Muhammed ibn-i Sâig hazretleri kırâat ve Şafiî mezhebi fıkıh âlimidir. 636 (m. 1238)’de doğdu. 725 (m. 1325)’de Kâhire’de vefât etti. İlmin fazilet ve üstünlüğü hakkında buyurdu ki:

“İnsanların en câhili, bildiği ile ameli terk edendir. İnsanların en âlimi, bildiği ile amel edendir. İnsanların en üstünü, Allahü teâlâdan en çok korkandır.” Bu söz çok doğrudur ve âlimin, ilmi ile amel etmediği sürece âlim olmadığı hükmünü getirir. Zîrâ ilim, İslâm yolunda sahibini zayi etmez. Âlim, ilminin bereketi ile kurtulur. İlim öğrenmek farz ve fazilettir. İnsanın, dînin mükellef kıldığı şeyleri yapacak kadar ilim öğrenmesi farzdır. Kişinin ihtiyâcından fazla Kitap ve sünnete uygun bilgileri öğrenmesi ise fazilettir. Kitap ve sünnete uymayan ve bu ikisinden çıkarılmamış veya bu ikisine uymayan veya bunlara dayanmayan her ilim fazilet değil rezilliktir. Bunlar insanın hevâsını arttırır. Dünyâda ve âhirette rezîl eder.

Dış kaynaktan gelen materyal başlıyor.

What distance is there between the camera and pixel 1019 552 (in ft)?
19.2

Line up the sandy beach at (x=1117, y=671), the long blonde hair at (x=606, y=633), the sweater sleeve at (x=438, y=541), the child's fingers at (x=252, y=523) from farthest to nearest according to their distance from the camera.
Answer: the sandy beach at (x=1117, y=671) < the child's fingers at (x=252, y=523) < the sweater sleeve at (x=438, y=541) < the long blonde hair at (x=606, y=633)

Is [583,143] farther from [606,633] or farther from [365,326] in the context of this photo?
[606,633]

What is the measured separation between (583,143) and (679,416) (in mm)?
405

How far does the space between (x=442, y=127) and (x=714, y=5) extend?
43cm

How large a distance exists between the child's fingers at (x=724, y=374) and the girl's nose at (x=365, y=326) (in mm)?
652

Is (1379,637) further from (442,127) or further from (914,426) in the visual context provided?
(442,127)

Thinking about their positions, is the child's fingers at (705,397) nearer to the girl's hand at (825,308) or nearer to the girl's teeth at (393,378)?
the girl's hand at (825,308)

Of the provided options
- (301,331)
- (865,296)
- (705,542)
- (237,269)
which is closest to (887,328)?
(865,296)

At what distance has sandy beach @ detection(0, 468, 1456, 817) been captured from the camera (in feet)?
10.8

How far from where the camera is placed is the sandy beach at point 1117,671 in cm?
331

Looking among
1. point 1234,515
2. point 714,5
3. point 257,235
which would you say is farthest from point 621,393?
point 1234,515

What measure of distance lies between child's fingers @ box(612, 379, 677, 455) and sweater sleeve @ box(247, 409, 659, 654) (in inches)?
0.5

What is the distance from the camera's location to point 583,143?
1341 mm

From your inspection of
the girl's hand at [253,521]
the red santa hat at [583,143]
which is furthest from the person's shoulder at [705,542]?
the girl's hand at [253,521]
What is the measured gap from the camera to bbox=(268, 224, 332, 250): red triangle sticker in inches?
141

Farz olan, öğrenilmesi terk edilmeyen ilim: Ebû Necîb Sühreverdî’nin Enes bin Mâlik’den rivâyet ettiği hadîs-i şerîfte, Resûl-i ekrem (sallallahü aleyhi ve sellem) buyuruyor ki: “İlim Çin’de de olsa talep ediniz. Zîrâ ilim öğrenmek her Müslümana farzdır.” Âlimler farz olan ilmin hangisi olduğunda ihtilâf etmiştir. Bazısı dediler ki: “Farz olan ilim, ilm-i ihlâs ve nefsin âfetlerini ifşa eden şeylerin ilmidir. Zîrâ şu âyet-i kerîmede meâlen; (Hâlbuki onlar, ancak Allaha, O’nun dîninde ihlâs sahipleri olarak, diğer bâtıl dinlerden İslama yönelerek ibâdet etsinler, namazı gereği üzere kılsınlar ve zekâtı versinler diye emrolunmuşlardı. İşte bu emredildikleri şey, dosdoğru hak dindir.) [Beyyine-5] amel emredildiği gibi ihlâslı olmak da bir emirdir. İhlâsın temellerini tahrip eden; nefsin aldatması, gururu, hileleri ve gizli isteklerini bilmek için bu ilmi öğrenmek farzdır. Zîrâ kul, farza ancak farz ile ulaşabilir. Bazı âlimler ise, öğrenilmesi farz olan, ilm-i hâl ilmidir dediler. Sehl bin Abdullah buyurdu ki: “Farz olan ilim, ilm-i hâli öğrenmek, yani kulun dünyâ ve âhiretinde, Rabbi ile arasındaki hâlin hükmünü bilmesidir.” Denildi ki: “Öğrenilmesi farz olan ilim ilm-i bâtındır. Bu ilimle kulun, Allahü teâlâya yakınlığı artar."